Para el padre John Peter Olum, ugandés de 50 años, lo más importante de un sacerdote son sus manos. Me enseñó esta lección un 22 de diciembre de 2004 y la he vuelto a recordar estos días en que el Papa ha declarado abierto el año sacerdotal.
Aquel día por la mañana, John Peter subió a su destartalado coche pick-up en la parroquia de Puranga, un villorrio de la región Acholi azotado por la guerra desde 1986 en cuyo centro se apiñaban 40.000 almas en un campo de desplazados.

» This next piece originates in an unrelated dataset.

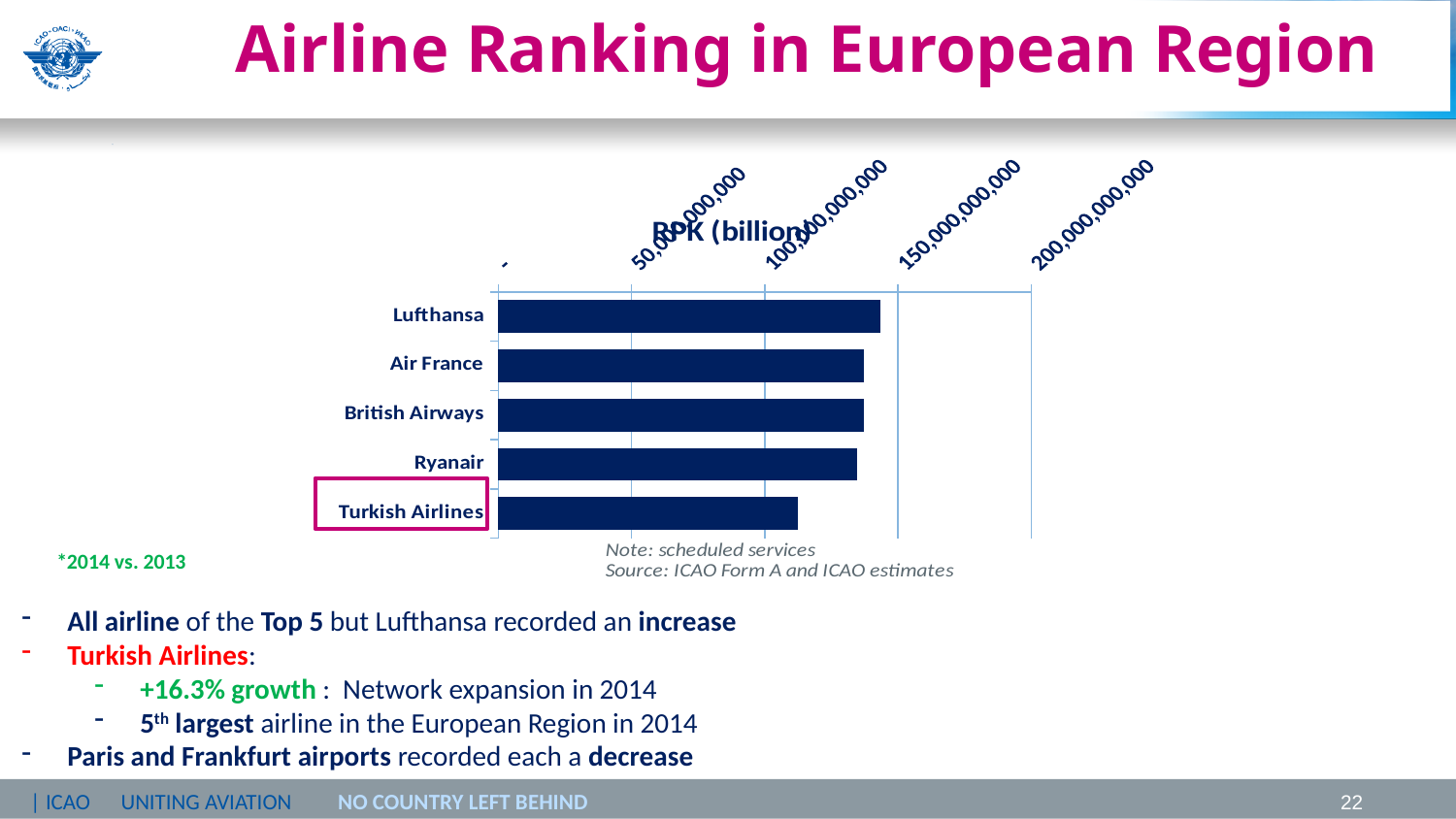
Is the value for Ryanair greater or less than 100,000,000,000? greater Is the value for Turkish Airlines greater or less than 150,000,000,000? less Which airline's label is highlighted with a box in the chart? Turkish Airlines Which has a larger RPK, Ryanair or Turkish Airlines? Ryanair Is the value for Turkish Airlines greater or less than 100,000,000,000? greater What kind of chart is shown on the slide? bar chart Which airline has the lowest RPK in the chart? Turkish Airlines How many airlines are shown in the chart? 5 What is the title of the chart? RPK (billions) Which has a larger RPK, Lufthansa or Turkish Airlines? Lufthansa Which airline has the highest RPK in the chart? Lufthansa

Le acompañaban dos catequistas, con los que se dirigía a visitar una de sus muchas comunidades esparcidas por una extensa zona rural. Los caminos eran a menudo muy inseguros debido a la presencia de grupos de guerrilleros que campaban a sus anchas por aquellos fueros, pero hacía un mes que se había declarado un alto el fuego para hacer posible una negociación en la que todos ponían en aquel momento sus esperanzas. Parecía que el viaje sería seguro.

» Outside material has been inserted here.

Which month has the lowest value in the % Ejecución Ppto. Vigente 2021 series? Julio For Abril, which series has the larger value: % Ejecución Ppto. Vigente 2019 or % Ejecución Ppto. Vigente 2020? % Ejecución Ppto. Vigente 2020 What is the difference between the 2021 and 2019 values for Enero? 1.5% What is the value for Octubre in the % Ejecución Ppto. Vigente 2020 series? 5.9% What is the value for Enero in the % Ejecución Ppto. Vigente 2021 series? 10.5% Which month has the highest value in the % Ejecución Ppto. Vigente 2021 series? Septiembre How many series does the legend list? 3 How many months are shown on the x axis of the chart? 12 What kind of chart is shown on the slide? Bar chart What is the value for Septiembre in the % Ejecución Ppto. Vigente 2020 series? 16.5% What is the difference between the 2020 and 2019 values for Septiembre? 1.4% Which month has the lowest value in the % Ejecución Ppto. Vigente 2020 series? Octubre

Quedaban tres días para celebrar la Navidad y el sacerdote llevaba un par de semanas visitando todas las comunidades de su extensa parroquia para preparar a la gente a vivir este acontecimiento con esperanza. Mientras conducía, charlaba animadamente con sus dos compañeros y les expresaba su alegría de poder pasar el día con la comunidad cristiana a donde se dirigía. Pasaban por una carretera de tierra en bastante mal estado que cruzaba un bosque cuando repentinamente sonaron varios disparos que en un momento destrozaron el parabrisas del coche. Habían caído en una emboscada. A duras penas consiguió el padre John Peter aferrarse al volante para evitar volcar, mientras sentía que algo que escapaba a su control le impedía cogerlo con la suficiente fuerza. Cuando finalmente logró detenerse todo sucedió muy rápido. Uno de los catequistas había escapado corriendo como una exhalación, el otro yacía muerto a su lado, y John Peter tenía las manos cubiertas de sangre.
Ni siquiera le dio tiempo a ver a los jóvenes guerrilleros vestidos con uniformes harapientos y peinados con trenzas que acudieron raudos apuntándoles con sus fusiles y en un instante desvalijaron lo poco de valor que pudieron encontrar en el coche. Cuando hubieron desaparecido, el sacerdote intentó salir pero se dio cuenta que algo se lo impedía. Aturdido y presa de un dolor que aumentaba progreesivamente, le costó varios minutos darse cuenta de que había recibido cinco impactos de bala: dos en un pie y uno en la mano derecha y dos en la izquierda.
Pasaron muchos minutos antes de que alguien acudiera finalmente en su auxilio y le trasladara a Gulu, a unos 100 kilometros del lugar del suceso. Recuerdo muy bien el momento en el que le ví entrar en el hospital de la misión, camino del quirófano. Transmitía una gran serenidad. Cuando le saludé me enseñó las manos y me dijo: “Por favor, reza para que no me las tengan que amputar”.
Llegó el día de Navidad, y cuando regresé de mi parroquia entré en la habitación donde estaba hospitalizado. Le encontré, aún con las manos vendadas, celebrando misa en su cama asistido por otros dos sacerdotes. No se me olvidará nunca el momento en que le ví levantar la hostia con sus frágiles dedos mientras se le escapaba una lágrima. Cuando terminó aquella doliente liturgia y me saludó se le iluminaron los ojos al decirme “sólo me han amputado dos dedos, estoy muy contento porque me han dicho que no perderé las manos. Hoy ha sido el primer día que he podido celebrar. Tenía miedo de que no podría volver a hacerlo”.
Han pasado cuatro años y medio y en este tiempo el padre John Peter Olum ha sufrido otras tres operaciones para intentar recomponer algunos de los muchos huesos destrozados por aquellas balas. Hoy es capellán de unas monjas en Gulu y cuando puede aún visita a sus antiguos feligreses de Puranga que se sienten orgullosos de él. Durante este tiempo le he visto muchas veces ir a visitar a guerrilleros que han dejado las armas para intentar reintegrarse a la vida civil y darles una palabra de ánimo. No es totalmente imposible que alguno de ellos fuera quien le disparó aquella mañana cercana a la Navidad . Aquella ráfaga le dejó las manos deformadas para siempre, pero no consiguió amputar de él su capacidad de perdonar, consolar, servir y seguir entregando a su sufrido pueblo el cuerpo de Aquel que durante estos años de dolor no ha dejado de acompañarles.